余香一路上坐得磨皮搽癢,心里很不痛快,但她又不能堵住人家的嘴,只得拿出耳機,聽起了音樂,瞇縫著眼睛,故意打起了瞌睡。這些人見她興趣缺缺,知道她不好意思,在乎影響,便不再打擾她,自顧自地與人擺起了龍門陣。
等到余香一覺醒來,車已經到站。
她連忙提著大包小包,走出了車站。出了站,她的那位老同學,開著一輛黑色的帕薩特,早已經等得有些不耐煩了。見她走出來,連忙走上前,幫著把東西放到了后備箱里。“我說余香啊,你也工作了好幾年,早該弄輛車了啊!你看你來趟蓉城,還坐大巴車,多耽誤事情啊!”
一見著面,老同學便埋怨上她。

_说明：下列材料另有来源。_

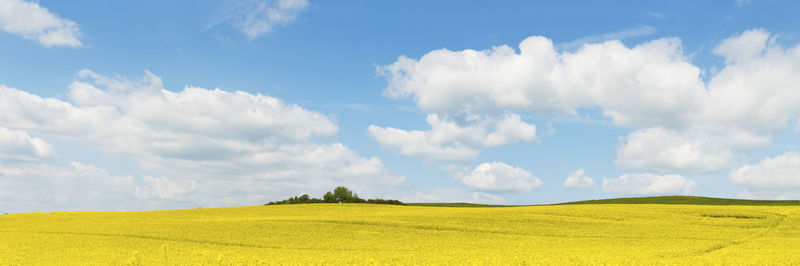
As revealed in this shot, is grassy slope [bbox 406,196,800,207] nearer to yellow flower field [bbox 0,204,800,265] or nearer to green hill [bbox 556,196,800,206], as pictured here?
green hill [bbox 556,196,800,206]

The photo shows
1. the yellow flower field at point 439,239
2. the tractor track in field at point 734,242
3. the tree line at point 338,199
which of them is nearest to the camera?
the yellow flower field at point 439,239

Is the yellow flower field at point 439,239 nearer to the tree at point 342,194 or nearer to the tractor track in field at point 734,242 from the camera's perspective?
the tractor track in field at point 734,242

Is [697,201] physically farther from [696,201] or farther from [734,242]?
[734,242]

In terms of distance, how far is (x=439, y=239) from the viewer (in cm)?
2891

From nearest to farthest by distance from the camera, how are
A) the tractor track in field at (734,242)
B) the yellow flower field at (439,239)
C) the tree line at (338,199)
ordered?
1. the yellow flower field at (439,239)
2. the tractor track in field at (734,242)
3. the tree line at (338,199)

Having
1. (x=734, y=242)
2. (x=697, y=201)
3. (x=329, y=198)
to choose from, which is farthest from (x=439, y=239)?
(x=697, y=201)

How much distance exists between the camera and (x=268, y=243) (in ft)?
87.7

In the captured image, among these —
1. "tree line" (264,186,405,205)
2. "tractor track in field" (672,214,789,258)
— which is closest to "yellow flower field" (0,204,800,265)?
"tractor track in field" (672,214,789,258)

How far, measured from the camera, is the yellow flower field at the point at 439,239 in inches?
811

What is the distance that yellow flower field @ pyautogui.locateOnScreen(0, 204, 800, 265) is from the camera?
2059cm

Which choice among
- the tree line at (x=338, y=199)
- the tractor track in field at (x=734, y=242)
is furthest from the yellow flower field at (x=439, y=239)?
the tree line at (x=338, y=199)

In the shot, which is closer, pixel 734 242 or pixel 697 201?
pixel 734 242

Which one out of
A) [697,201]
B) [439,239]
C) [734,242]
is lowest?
[734,242]

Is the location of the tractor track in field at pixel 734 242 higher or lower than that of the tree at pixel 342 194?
lower
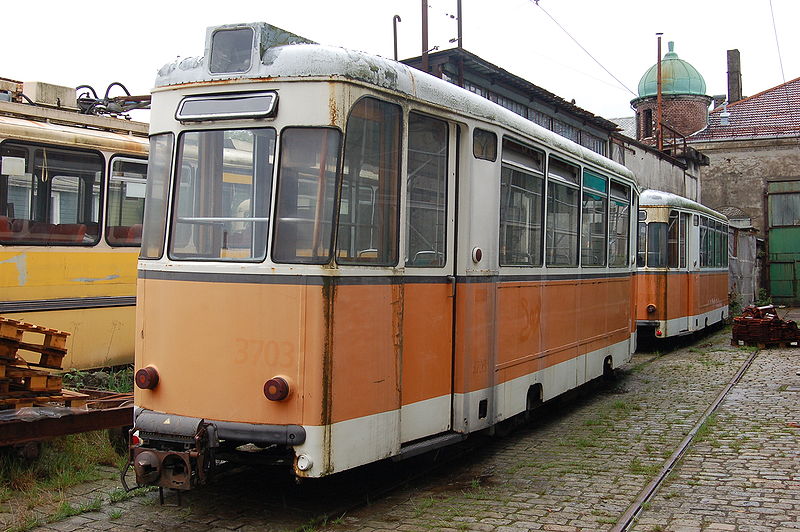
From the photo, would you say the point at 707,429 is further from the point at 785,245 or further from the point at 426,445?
the point at 785,245

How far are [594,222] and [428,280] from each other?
4575 millimetres

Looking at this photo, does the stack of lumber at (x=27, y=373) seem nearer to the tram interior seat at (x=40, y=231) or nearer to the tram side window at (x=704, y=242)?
the tram interior seat at (x=40, y=231)

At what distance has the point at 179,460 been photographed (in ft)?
17.9

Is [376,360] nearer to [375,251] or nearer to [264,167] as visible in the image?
[375,251]

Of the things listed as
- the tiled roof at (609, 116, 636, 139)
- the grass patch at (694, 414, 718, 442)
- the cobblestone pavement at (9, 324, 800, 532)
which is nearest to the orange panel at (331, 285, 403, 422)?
the cobblestone pavement at (9, 324, 800, 532)

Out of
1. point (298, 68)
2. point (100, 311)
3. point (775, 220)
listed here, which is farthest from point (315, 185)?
point (775, 220)

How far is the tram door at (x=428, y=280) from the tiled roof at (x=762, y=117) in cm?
3138

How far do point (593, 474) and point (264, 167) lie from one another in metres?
3.91

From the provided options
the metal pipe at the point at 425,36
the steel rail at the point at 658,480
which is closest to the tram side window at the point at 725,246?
the metal pipe at the point at 425,36

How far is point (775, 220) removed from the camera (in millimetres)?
32281

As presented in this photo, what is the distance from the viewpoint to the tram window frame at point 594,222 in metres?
10.0

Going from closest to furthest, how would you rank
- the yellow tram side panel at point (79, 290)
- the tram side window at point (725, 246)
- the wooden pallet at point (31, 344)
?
the wooden pallet at point (31, 344) < the yellow tram side panel at point (79, 290) < the tram side window at point (725, 246)

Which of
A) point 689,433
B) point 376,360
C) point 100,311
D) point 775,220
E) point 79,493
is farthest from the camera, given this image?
point 775,220

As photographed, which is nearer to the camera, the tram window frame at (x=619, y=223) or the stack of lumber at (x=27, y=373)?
the stack of lumber at (x=27, y=373)
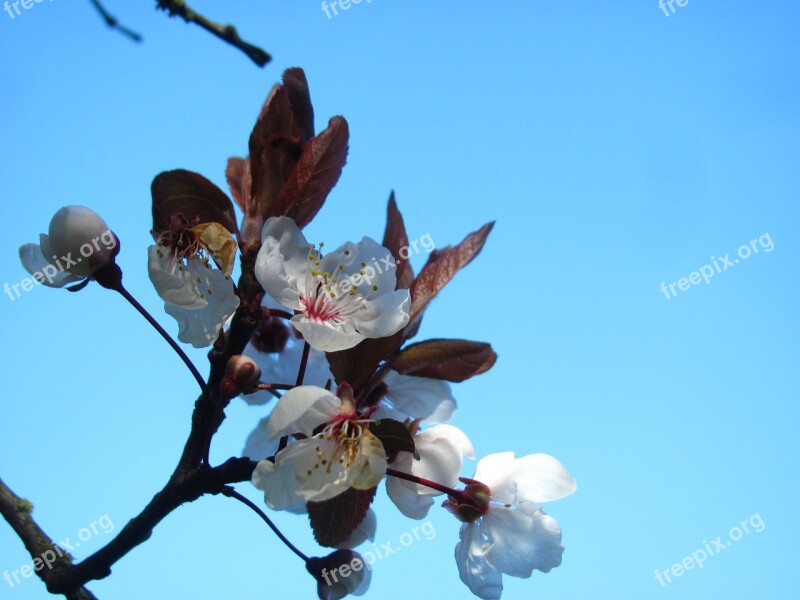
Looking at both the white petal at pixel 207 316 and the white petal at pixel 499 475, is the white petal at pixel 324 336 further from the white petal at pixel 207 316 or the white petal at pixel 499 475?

余香苦笑地搖了搖頭說道,我哪敢跟你比啊,馬上都要升副處了。老同學沒好氣地懟了她一句,還不是你自己作,老師讓你留蓉城,自己跑到山溝溝里去。你要是在蓉城,哪有我什么事兒啊。雖然是在拿話懟她,但余香聽得出來,她很高興,也很得意。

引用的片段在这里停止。